Let us first calculate the fixed field of the subgroup $H_1=\langle\sigma\rangle$, where $\sigma=(123)(45)$. Here we are given that $\sigma(z_1)=z_2$ and that $\sigma(z_2)=z_3$. As $\sigma$ is an automorphism of fields we get $$ \sigma(\omega)=\sigma\left(\frac{z_2}{z_1}\right)=\frac{\sigma(z_2)}{\sigma(z_1)}=\frac{\omega^2z_1}{\omega z_1}=\omega. $$ Therefore $\omega$ is fixed by $\sigma$, and therefore also by any power of $\sigma$. Thus $\mathbb{Q}(\omega)\subseteq Inv(H_1)$. From Galois theory we know that $[Inv(H_1):\mathbb{Q}]=|G|/|H|=12/6=2$. As $[\mathbb{Q}(\omega):\mathbb{Q}]=2$ it follows that $\mathbb{Q}(\omega)=Inv(H_1)$.
It is fairly clear that the fixed field of the subgroup $H_2\simeq S_3$ that keeps both $z_4$ and $z_5$ fixed is $Inv(H_2)=\mathbb{Q}(\sqrt3)$.

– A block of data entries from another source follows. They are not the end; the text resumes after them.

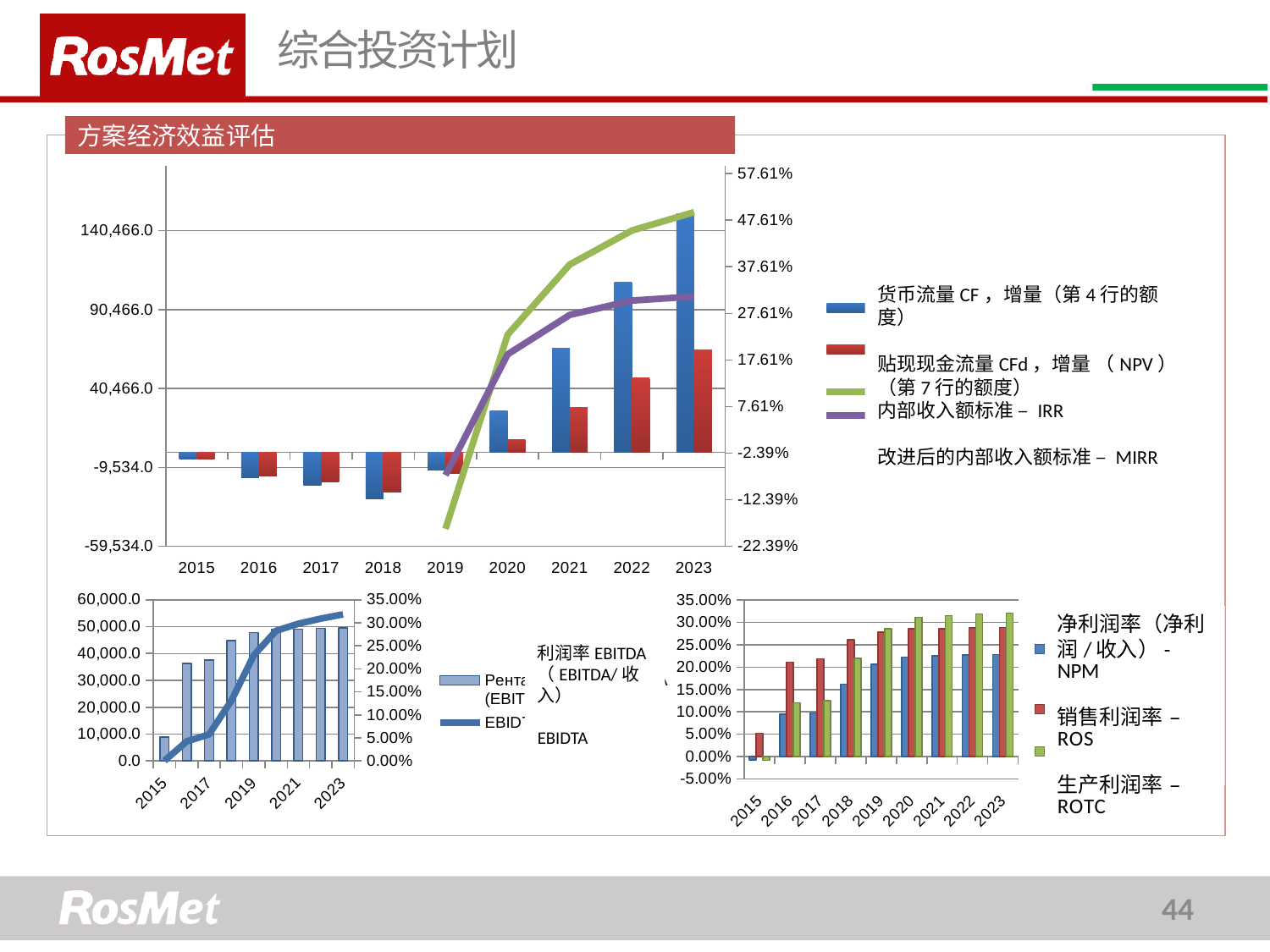
In the bottom-right chart, how many series does the legend list? 3 In the top chart, which year has the lowest blue bar (货币流量 CF, 增量)? 2018 In the top chart, does the green line (改进后的内部收入额标准 – MIRR) rise or fall from 2019 to 2023? rise In the top chart, how many years are shown on the x axis? 9 In the top chart, is the blue bar (货币流量 CF, 增量) for 2022 greater or less than 90,466.0? greater In the bottom-right chart, is the value for 净利润率 NPM in 2015 greater or less than 0.00%? less In the top chart, how many series does the legend list? 4 In the top chart, which year has the highest blue bar (货币流量 CF, 增量)? 2023 What kind of chart is the bottom-right chart? bar chart In the top chart, which is larger in 2021: the blue bar (货币流量 CF) or the red bar (贴现现金流量 CFd)? the blue bar (货币流量 CF) In the bottom-right chart, is the value for 净利润率 NPM in 2020 greater or less than 20.00%? greater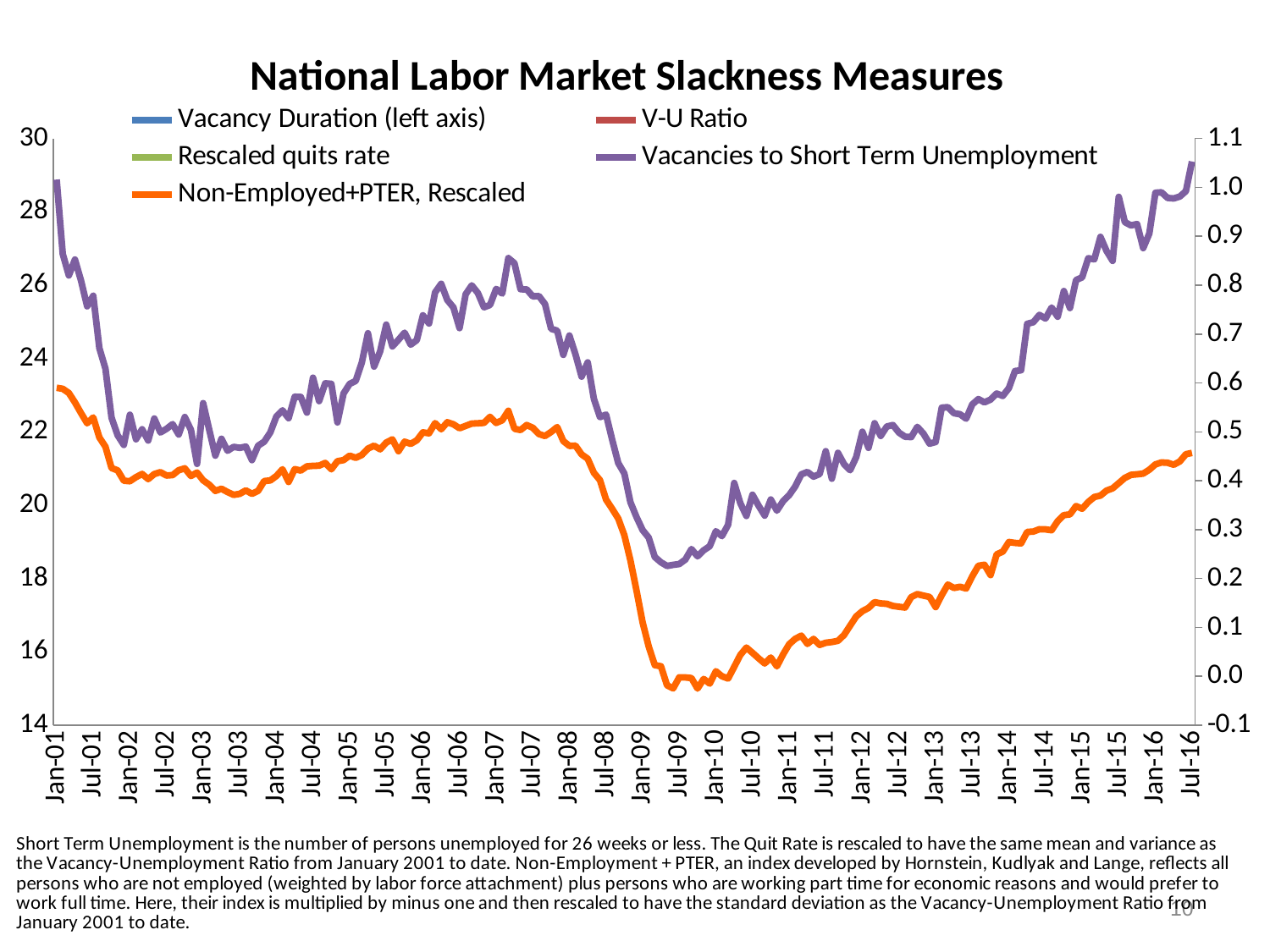
What kind of chart is shown on the slide? line chart Is the Non-Employed+PTER, Rescaled line higher at Jan-01 or at Jul-09? Jan-01 Is the value of the Non-Employed+PTER, Rescaled line at Jul-09 greater or less than 16 on the left axis? less What colour is the Non-Employed+PTER, Rescaled line? orange Is the value of the Vacancies to Short Term Unemployment line at Jul-16 greater or less than 1.0 on the right axis? greater Is the value of the Vacancies to Short Term Unemployment line at Jul-09 greater or less than 0.3 on the right axis? less What is the title of the chart? National Labor Market Slackness Measures Does the Non-Employed+PTER, Rescaled line rise or fall between Jan-08 and Jan-09? fall Does the Vacancies to Short Term Unemployment line rise or fall between Jul-09 and Jul-16? rise How many series does the legend list? 5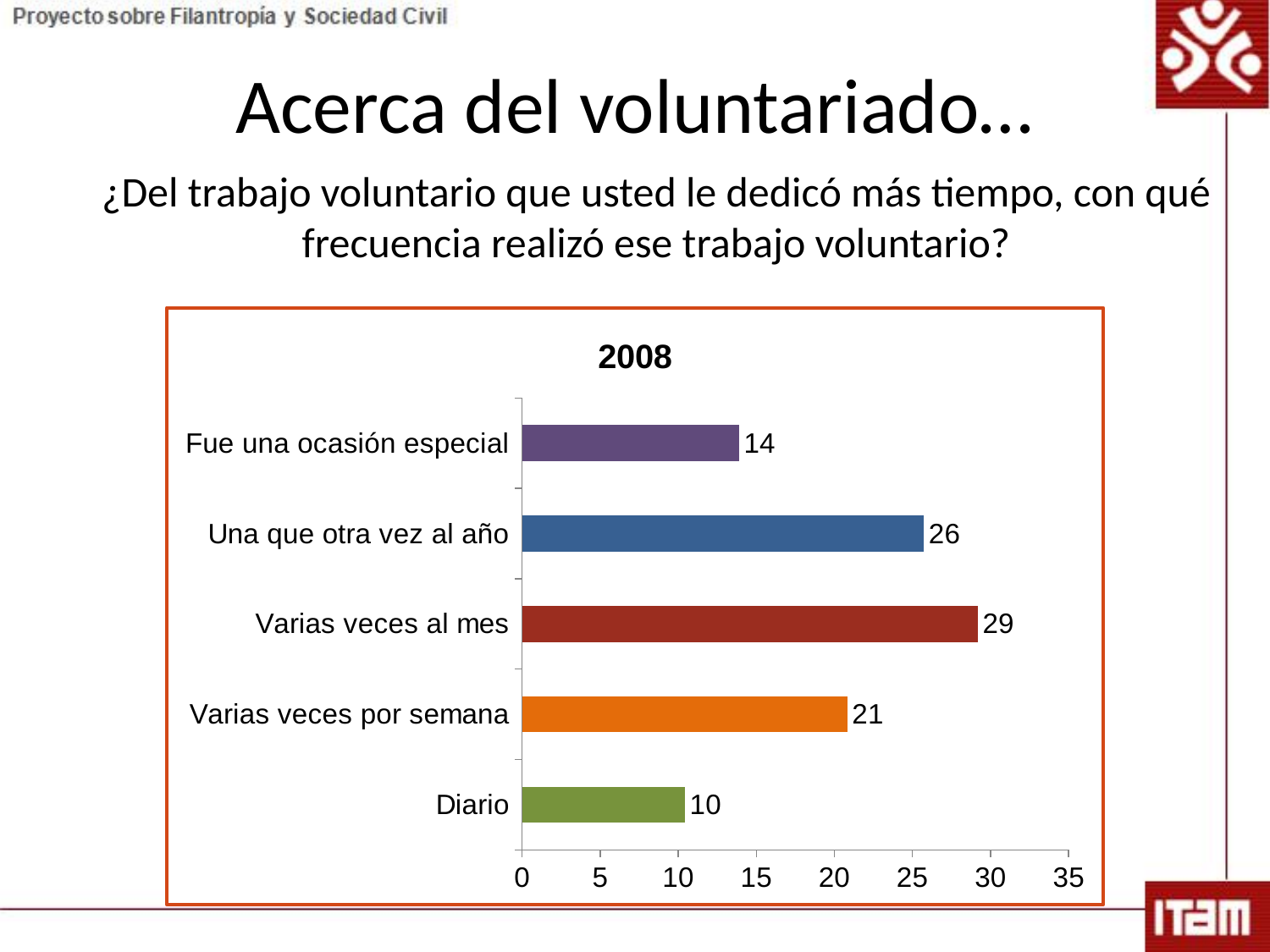
Is the value for "Varias veces por semana" greater or less than 25? less What is the title of the chart? 2008 What is the value for "Diario"? 10 Which is larger: "Varias veces por semana" or "Fue una ocasión especial"? Varias veces por semana How many categories are shown in the chart? 5 What kind of chart is shown? bar chart What is the value for "Varias veces al mes"? 29 Which category has the highest value? Varias veces al mes What is the value for "Una que otra vez al año"? 26 Which category has the lowest value? Diario What is the highest value shown on the x axis? 35 What is the difference between "Una que otra vez al año" and "Fue una ocasión especial"? 12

Let's try the last subgroup $H_3$ of order 6. I describe it as follows. We have a homomorphism $f$ from $S_3=Sym(\{z_1,z_2,z_3\})$ to $S_2=\textrm{Sym}(\{z_4,z_5\})$ that maps a permutation $\alpha\in S_3$ to the identity element $(4)(5)$ (resp. to the 2-cycle $(45)$) according to whether $\alpha$ is an even (resp. odd) permutation. Then $$ H_3=\{(\alpha,f(\alpha))\in S_3\times S_2\mid \alpha\in S_3\}. $$ We easily see that $H_3$ is generated by $\beta=(123)$ and $\gamma=(12)(45)$. Because $\beta$ acts on the set $\{z_1,z_2,z_3\}$ the same way as $\sigma$ above, we see that $\beta(\omega)=\omega$ and also that $$\beta(\sqrt{-3})=\beta(2\omega+1)=2\omega+1=\sqrt{-3}.$$ Because $\beta(z_4)=z_4$, we obviously also have $\beta(\sqrt3)=\sqrt3$. What about $\gamma$? First we get $$ \gamma(\omega)=\gamma(\frac{z_2}{z_1})=\frac{\gamma(z_2)}{\gamma(z_1)}=\frac{z_1}{z_2}=\omega^2. $$ As $2\omega=-1+\sqrt{-3}$ and $2\omega^2=-1-\sqrt{-3}$, this implies that $\gamma(\sqrt{-3})=-\sqrt{-3}$. But we also have $$ \gamma(\sqrt3)=\gamma(z_4)=z_5=-\sqrt3. $$ Putting all these bits together we see that $$ \gamma(i)=\gamma\left(\frac{\sqrt{-3}}{\sqrt3}\right)=\frac{-\sqrt{-3}}{-\sqrt3}=i. $$ Similarly we see that $\beta(i)=i$. We can then conclude that $\textrm{Inv}(H_3)=\mathbb{Q}(i)$.